L’utilizzo di sostanze illegali in alcuni allevamenti è un fenomeno marginale, ma importante. Per questo l’intero settore delle carni, insieme alle forze dell’ordine, si sforza quotidianamente per evitare che si ciò si verifichi. I risultati di questo costante controllo della situazione sono a dir poco soddisfacenti.  Secondo l’ultima relazione nazionale disponibile, relativa al 2013, il 99,98% dei campioni esaminati dalle autorità è infatti conforme ai parametri di legge.

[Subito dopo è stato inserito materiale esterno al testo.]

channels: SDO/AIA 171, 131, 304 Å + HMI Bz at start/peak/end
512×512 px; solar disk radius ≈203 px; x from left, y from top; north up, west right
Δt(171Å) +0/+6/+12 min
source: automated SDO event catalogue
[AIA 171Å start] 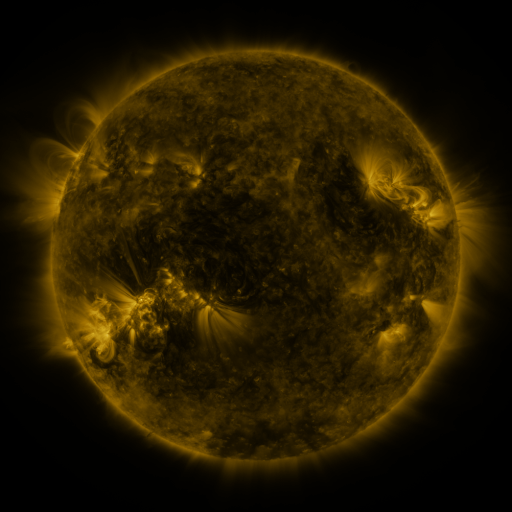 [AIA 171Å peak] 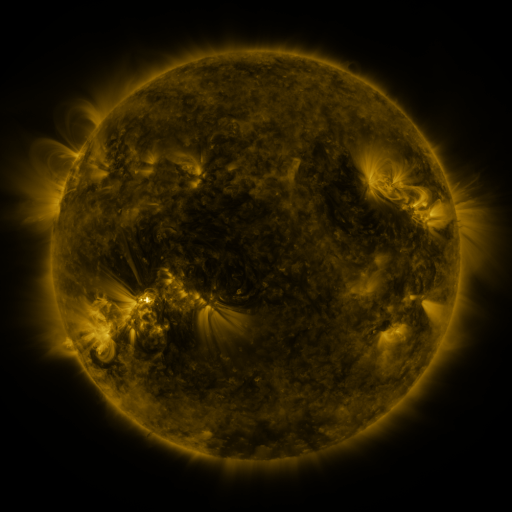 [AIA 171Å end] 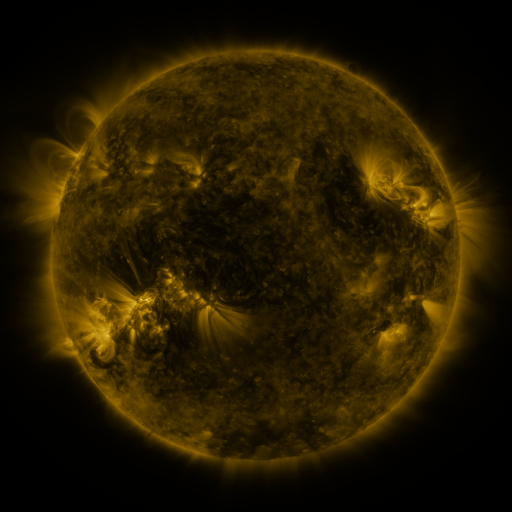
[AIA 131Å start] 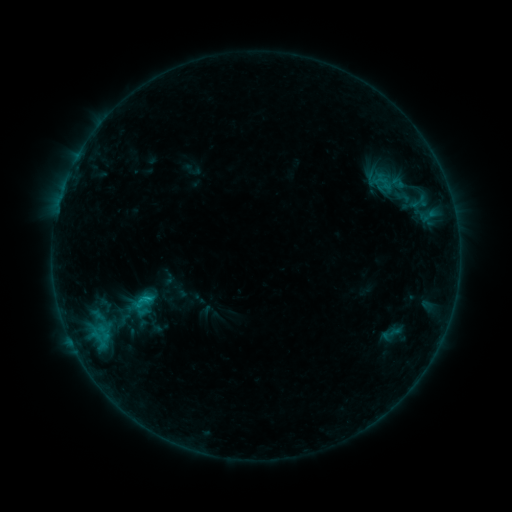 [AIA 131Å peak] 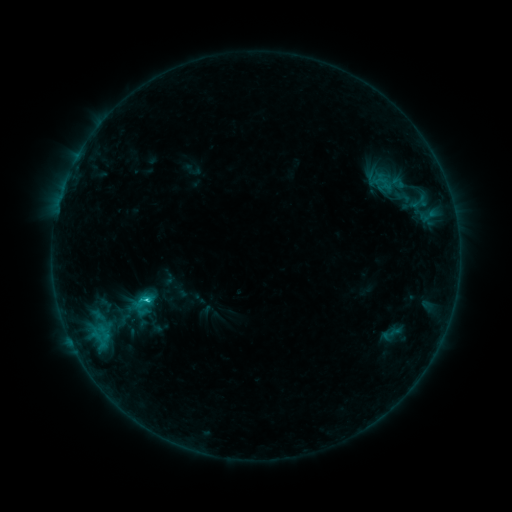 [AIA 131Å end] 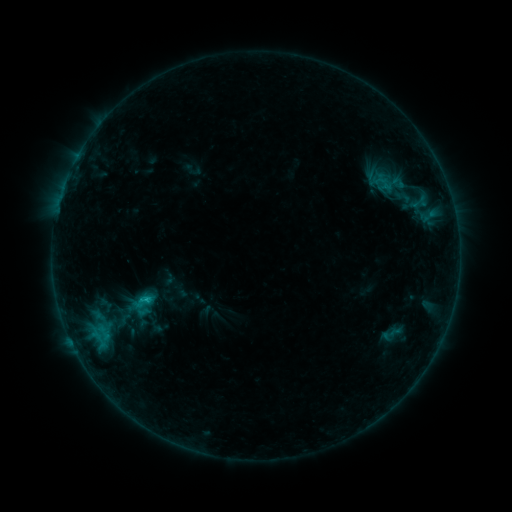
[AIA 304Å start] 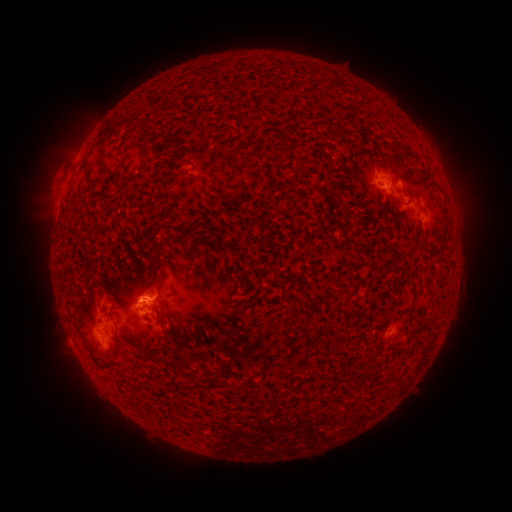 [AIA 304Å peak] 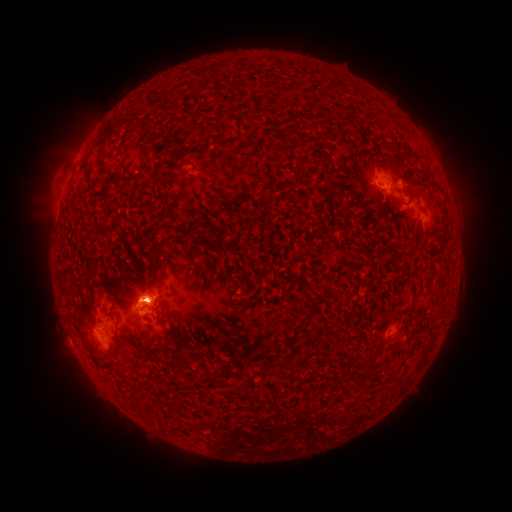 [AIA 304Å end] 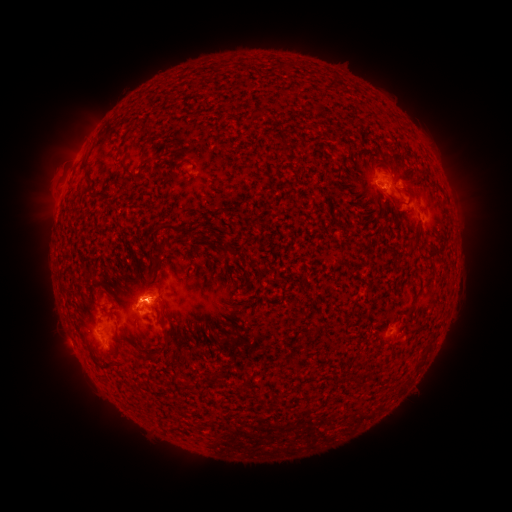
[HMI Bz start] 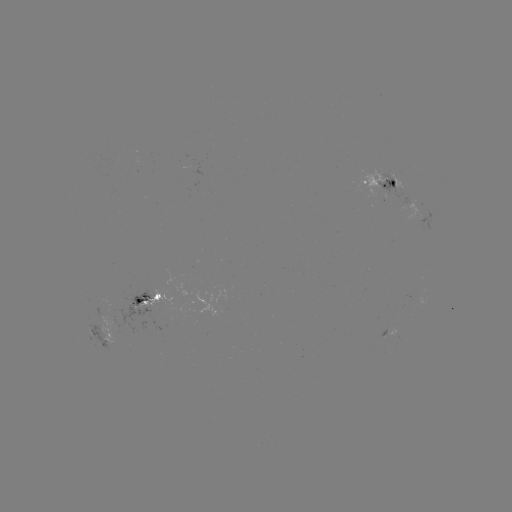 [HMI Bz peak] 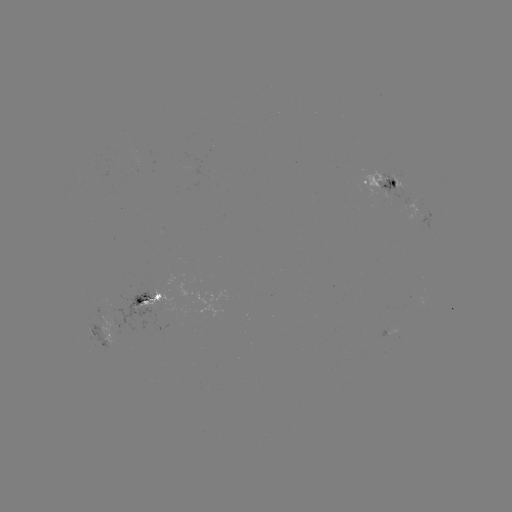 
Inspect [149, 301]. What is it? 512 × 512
C1.3 flare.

Il controllo relativo all’utilizzo illecito di sostanze vietate (ad esempio gli anabolizzanti) risulta di fondamentale importanza per la tutela della salute pubblica, oltre che per le produzioni italiane di eccellenza. Per gestire in modo sistematico questi controlli sono stati studiati e messi in atto diversi sistemi di monitoraggio.

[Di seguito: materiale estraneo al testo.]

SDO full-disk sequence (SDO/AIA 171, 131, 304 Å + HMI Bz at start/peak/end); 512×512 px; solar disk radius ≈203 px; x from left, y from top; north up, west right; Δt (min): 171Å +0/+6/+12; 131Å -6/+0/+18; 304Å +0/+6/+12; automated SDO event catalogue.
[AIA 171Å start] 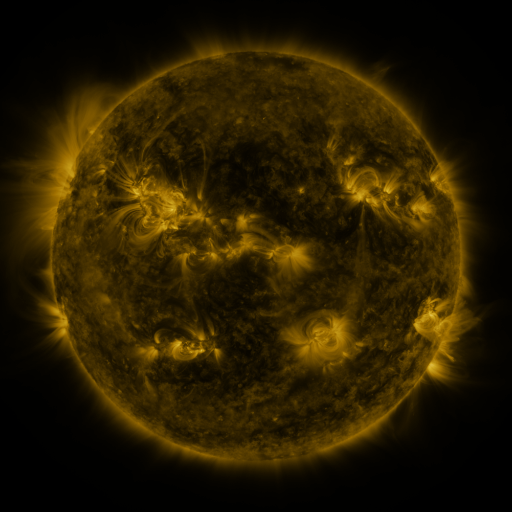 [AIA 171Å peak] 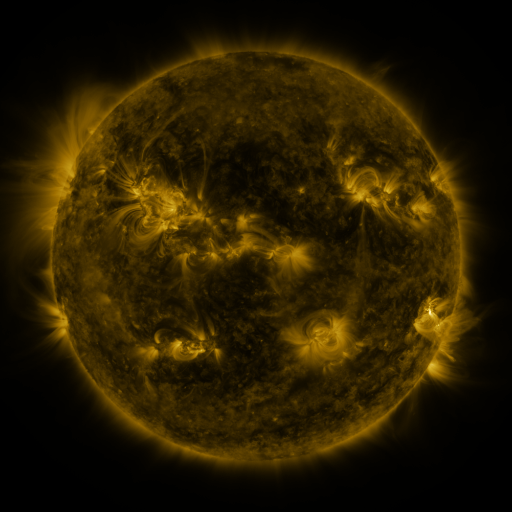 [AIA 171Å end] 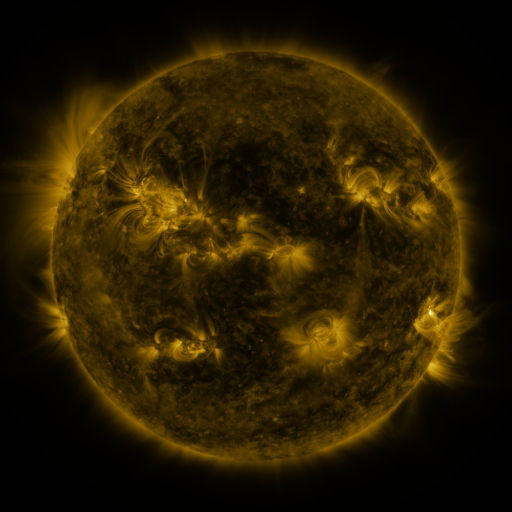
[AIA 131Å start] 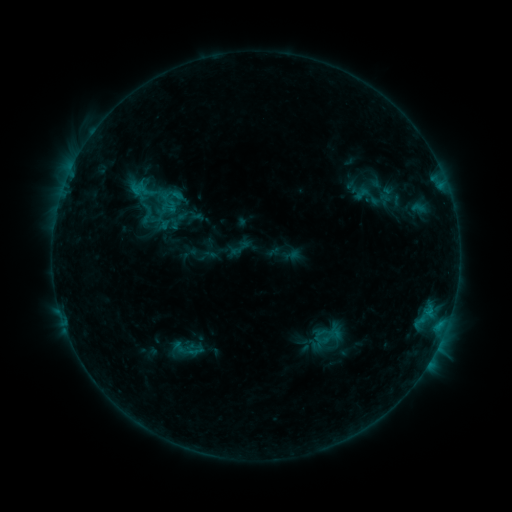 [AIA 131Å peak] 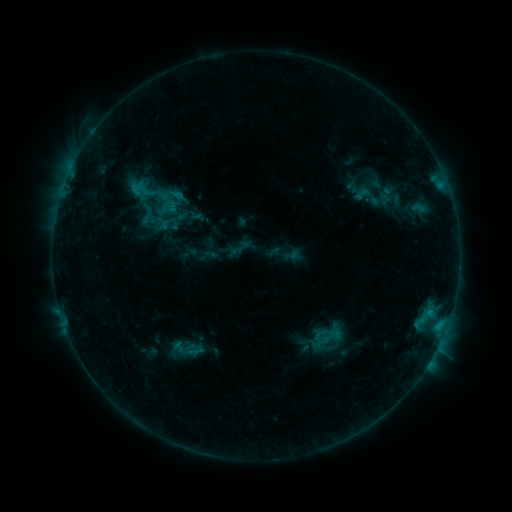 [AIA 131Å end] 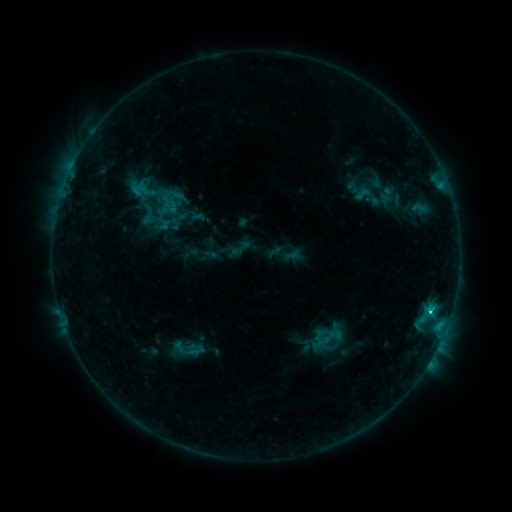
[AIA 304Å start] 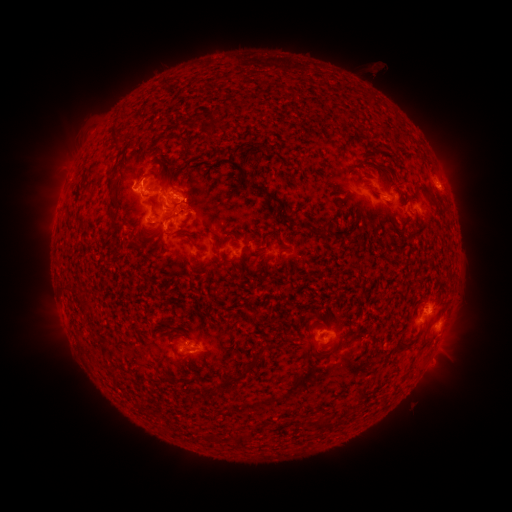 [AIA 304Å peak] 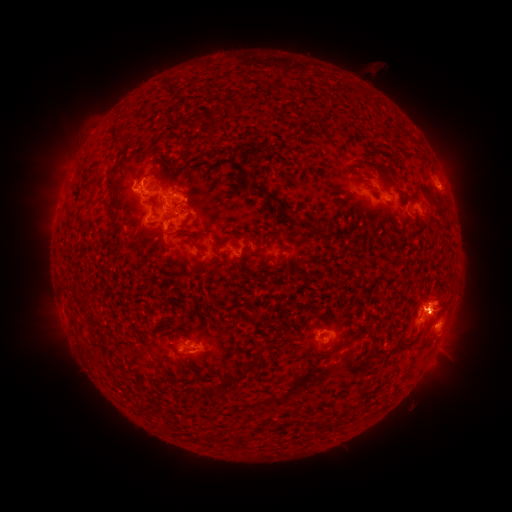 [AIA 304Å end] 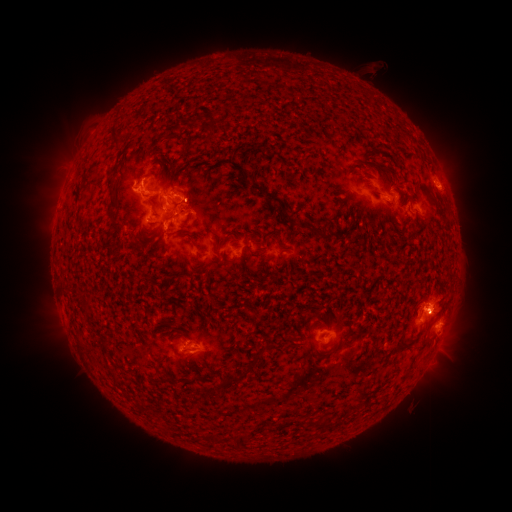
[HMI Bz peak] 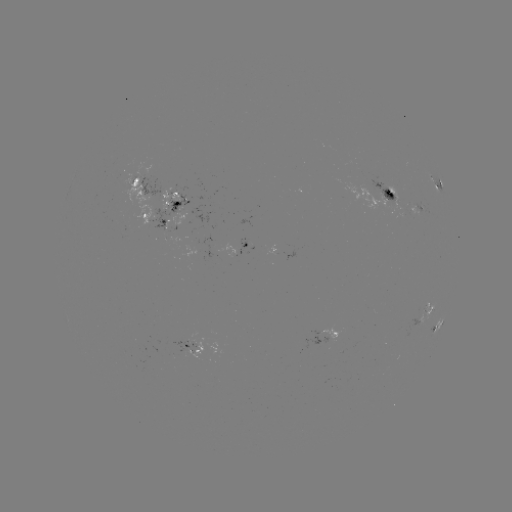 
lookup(eruption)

In Italia il più importante è il Piano Nazionale Residui (PNR), un piano di sorveglianza predisposto al fine di svelare o verificare l’utilizzo di sostanze vietate, la somministrazione abusiva di sostanze non autorizzate, la conformità dei residui di medicinali veterinari con i limiti massimi di residui (LMR) e le quantità massime di contaminanti ambientali (ad esempio composti organofosforati e organoclorurati) fissate dalla normativa nazionale e comunitaria.

Il PNR è strutturato in diverse sezioni, nelle quali sono riportate le specie e le categorie animali da sottoporre a campionamento, la categoria di residui o di sostanze da ricercare, le strategie di campionamento e i livelli e le frequenze di campionamento. Il Ministero della Salute è individuato come il coordinatore delle attività di controllo e trasmette regolarmente i risultati alla Commissione europea con cadenza semestrale. L’attuazione del PNR ed il rispetto dei debiti informativi nei confronti della Commissione europea è garantita dalla collaborazione tra Assessorati Regionali, Servizi Veterinari (SV), Nuclei Operativi Regionali di Vigilanza (N.O.R.V.) e Istituti Zooprofilattici Sperimentali (II.ZZ.SS.).

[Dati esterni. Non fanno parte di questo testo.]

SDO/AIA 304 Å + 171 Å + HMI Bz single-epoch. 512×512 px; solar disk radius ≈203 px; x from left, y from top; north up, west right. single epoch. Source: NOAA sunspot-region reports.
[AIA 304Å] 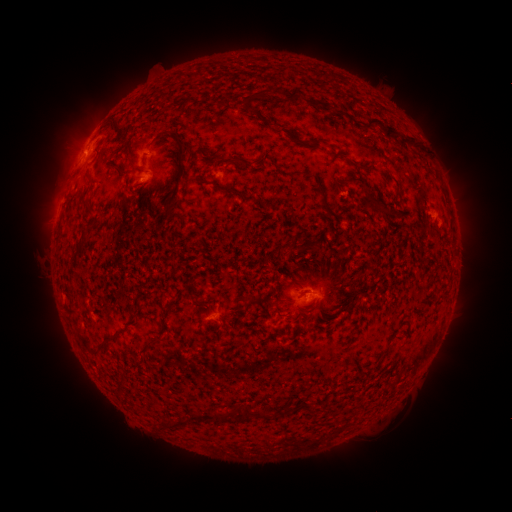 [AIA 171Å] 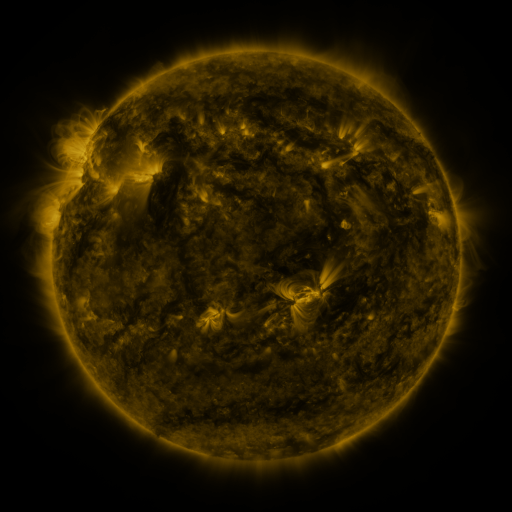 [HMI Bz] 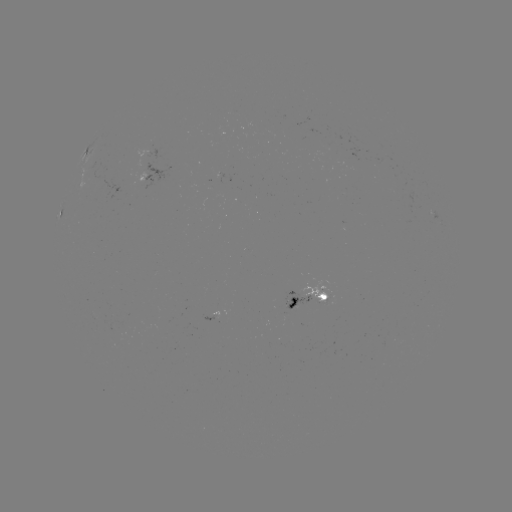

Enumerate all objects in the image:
spotted active region: (88, 153)
spotted active region: (153, 174)
spotted active region: (70, 202)
spotted active region: (305, 300)
spotted active region: (214, 317)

“Gli Assessorati delle regioni e delle Province Autonome pianificano l’attività da svolgere sul territorio di propria competenza in base alle tabelle di programmazione del PNR e verificano la corretta esecuzione del Piano, in particolare per quel che riguarda le procedure di campionamento e  l’uniforme distribuzione dei campioni nel corso dell’anno”, ricorda l’Istituto zooprofilattico sperimentale del Piemonte, Liguria e Valle d’Aosta: “Le Regioni e le Province Autonome, inoltre, possono predisporre controlli supplementari sulla base di esigenze legate alla realtà zootecnica specifica del territorio o sulla base di sospetto di presenza di residui.  Il piano di attività regionale e l’inizio delle attività deve essere comunicato al Ministero entro il 1° febbraio di ciascun anno”.